Das antisemitische Massaker der Hamas am 7. Oktober 2023 und die Reaktionen darauf stellen eine Zäsur dar, die in grundlegender Hinsicht auch und nicht zuletzt in Deutschland die Möglichkeit des jüdisch-muslimischen Dialogs massiv infrage stellt.

Was kann in dieser Situation eine Denkfabrik Schalom Aleikum tun, die seit September 2022 unter dem Dach des Zentralrats der Juden besteht und sich dem Di- bzw. dem Trialog und seinen gesellschaftlichen, religiösen, kulturellen, wissenschaftlichen Komponenten verschreibt?

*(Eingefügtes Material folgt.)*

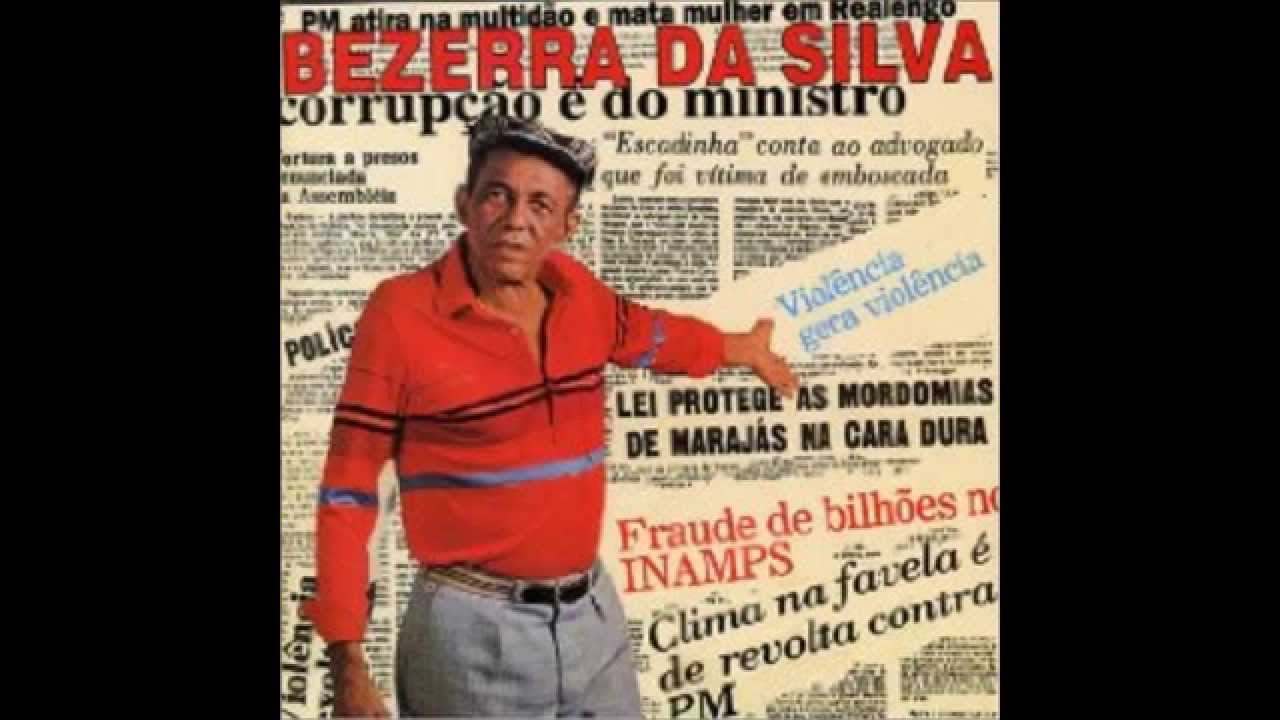 Bezerra da Silva - Pobre Compositor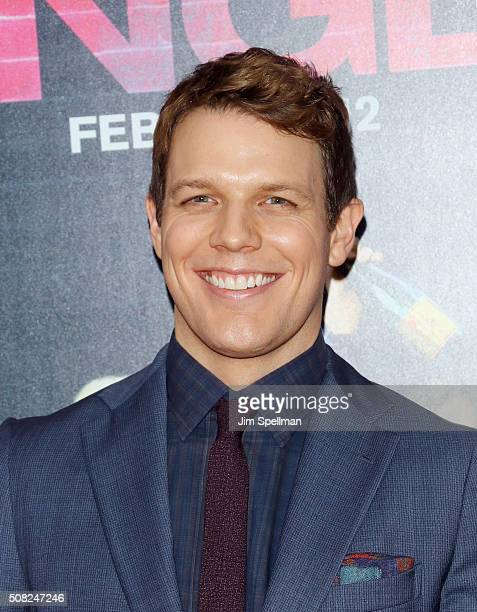 Jake lacy imagens e fotografias getty images actor jake lacy attends the how to be single new york premiere at nyu ccuart Images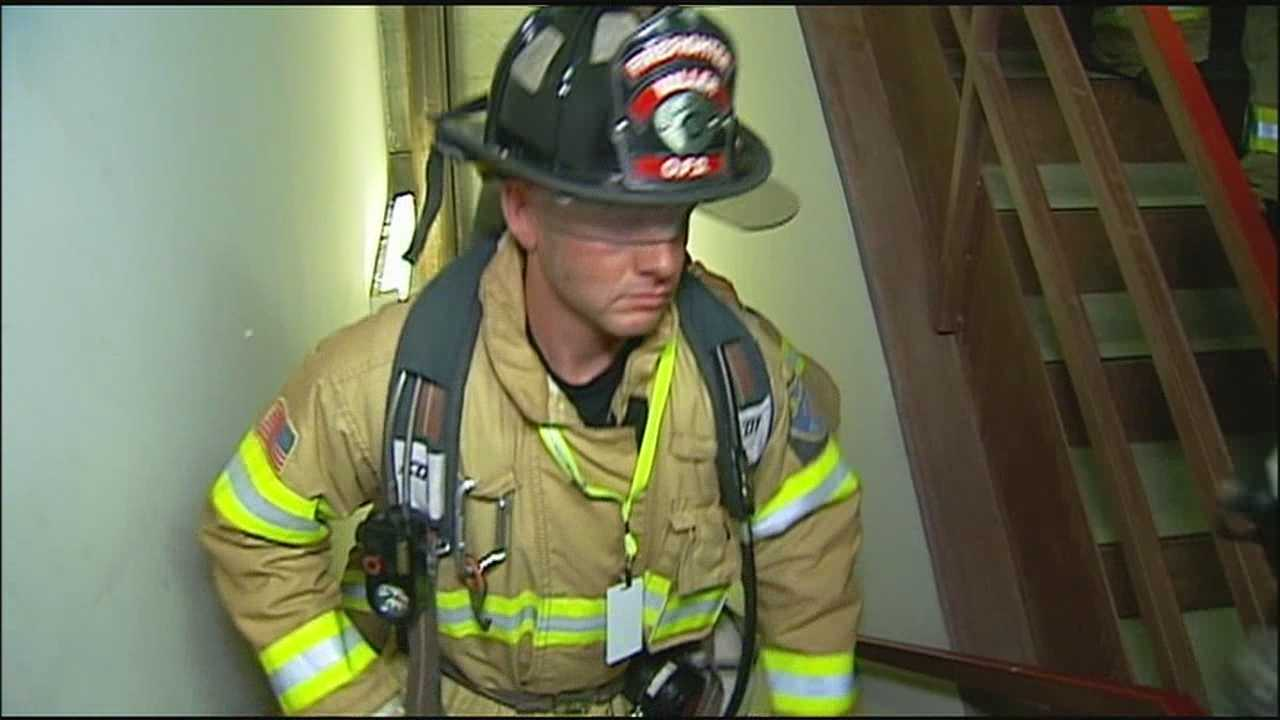 An event to remember those who died in the Sept. 11, 2001, terrorist attacks took on a new meaning at the Kansas City Stair Climb commemorative event.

Es stellt sich heute gar die Frage, inwieweit es noch Verständigungsmöglichkeiten gibt, inwieweit es also zu einem Prozess der persönlichen, gesellschaftlichen und (bildungs-)politischen Einigung zwischen Juden und Muslimen in Deutschland kommen kann. Vieles spricht zurzeit dagegen. Es scheint, dass die rationale Motivation zu Empathie und Wissensannahme durch vorgefertigte Bilder und Meinungen gestört ist, die ihrerseits gerade diese Grundprämissen des Dialogs unterminieren.

Die Annahme eines alternativlosen Dialogs ist keinesfalls selbstverständlich und voraussetzungslos. Die Aussage »nichts wird nach dem 7. Oktober 2023 so wie früher sein«, die wir teilen, führt uns zu einigen grundlegenden Fragen: Wie kann es im heutigen jüdisch-muslimischen Dialogprozess zu einem Verständnis kommen, das keine Gleichgestimmtheit voraussetzt? Wie ist ein Vertrauen in einem aktuell scheinbar grenzenlosen Misstrauen möglich? Welche Akteure, Inhalte und Ausdrücke sind hier möglich?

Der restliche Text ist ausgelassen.